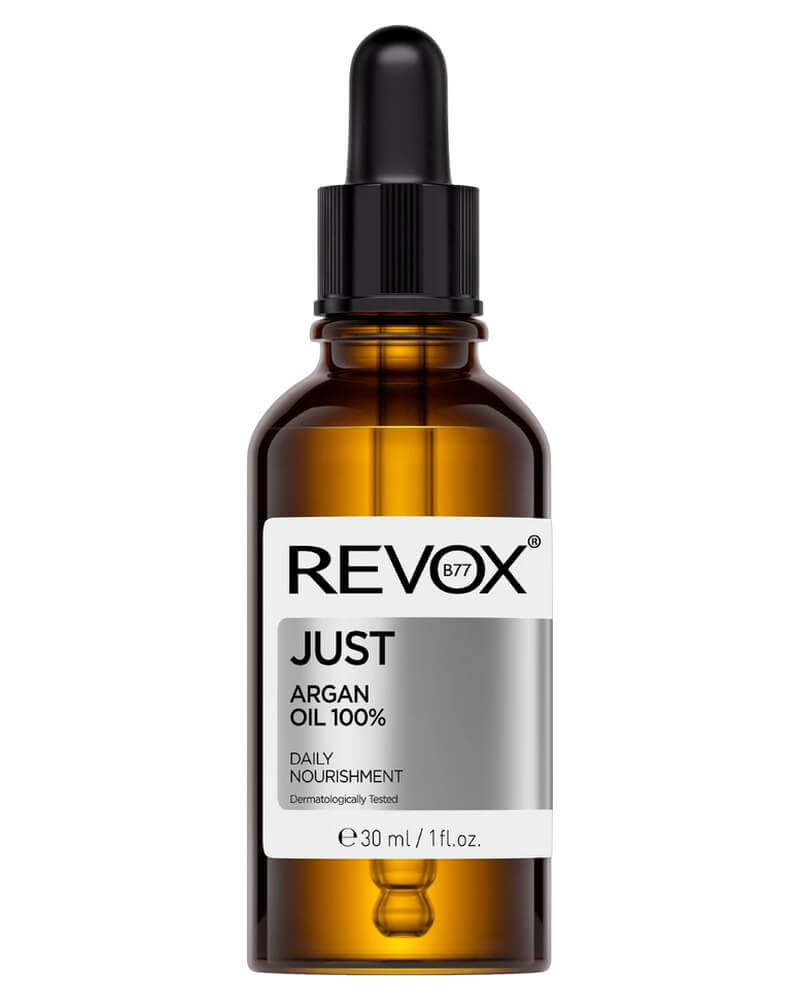 Revox Just Argán Oil 100% 30 ML Health & Beauty Personal Care Cosmetics Skin Body Beautycos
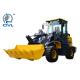 Compact Wheel Loader Model LW160KV Rated Bucket Capacity 0.75m3 Loading 1.4t-1.6t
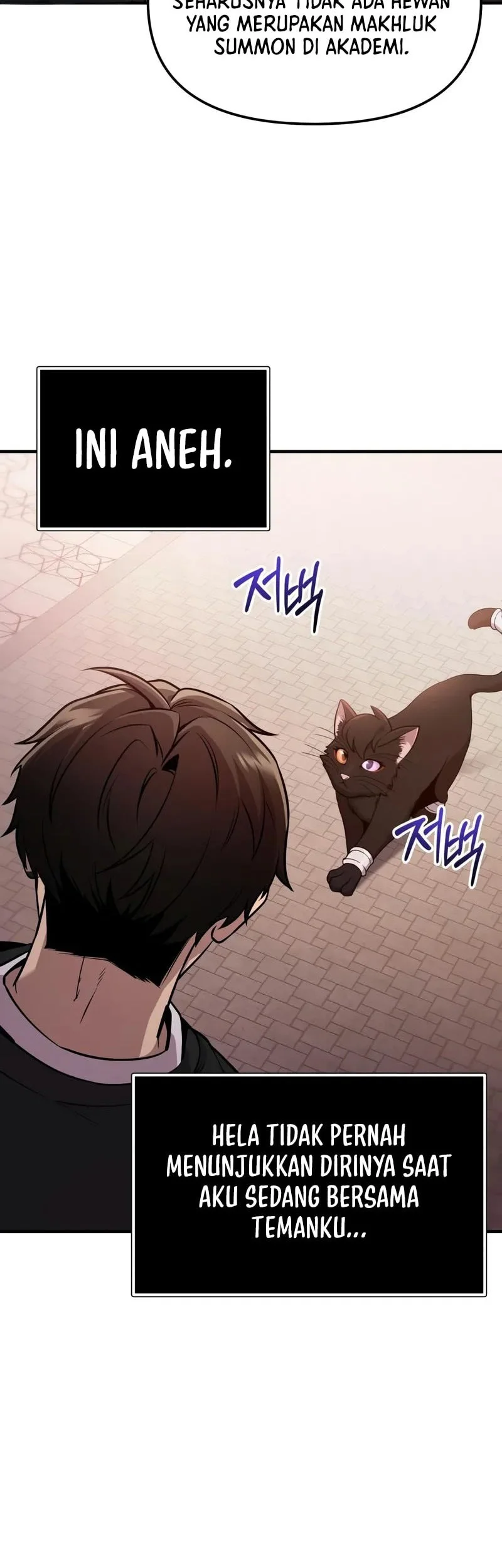 I Obtained a Mythic Item Chapter 166 Gambar 37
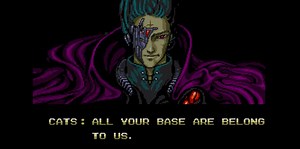 'Zero Wing' Hits Steam Disappointedly Without "All Your Base Are Belong to Us" Meme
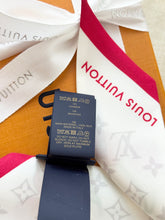 Load image into Gallery viewer, LOUIS VUITTON LV x TM Takashi Murakami Monogram Cerise Bandeau / White
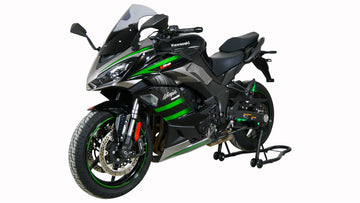 Kawasaki Ninja 1000 SX [2020-]-Racing disc "R" - 0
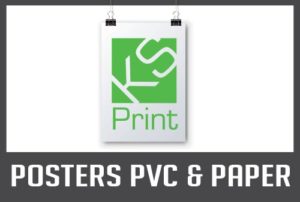 Poster printing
※
◆ **The task**
Return the data from its first line through the line that contains "Kawasaki Ninja 1000", including both ends. Give only the captions, without the pictures.

◆ **Expected answer**
 Revox Just Argán Oil 100% 30 ML Health & Beauty Personal Care Cosmetics Skin Body Beautycos
 Compact Wheel Loader Model LW160KV Rated Bucket Capacity 0.75m3 Loading 1.4t-1.6t
 I Obtained a Mythic Item Chapter 166 Gambar 37
 'Zero Wing' Hits Steam Disappointedly Without "All Your Base Are Belong to Us" Meme
 Load image into Gallery viewer, LOUIS VUITTON LV x TM Takashi Murakami Monogram Cerise Bandeau / White
 Kawasaki Ninja 1000 SX [2020-]-Racing disc "R" - 0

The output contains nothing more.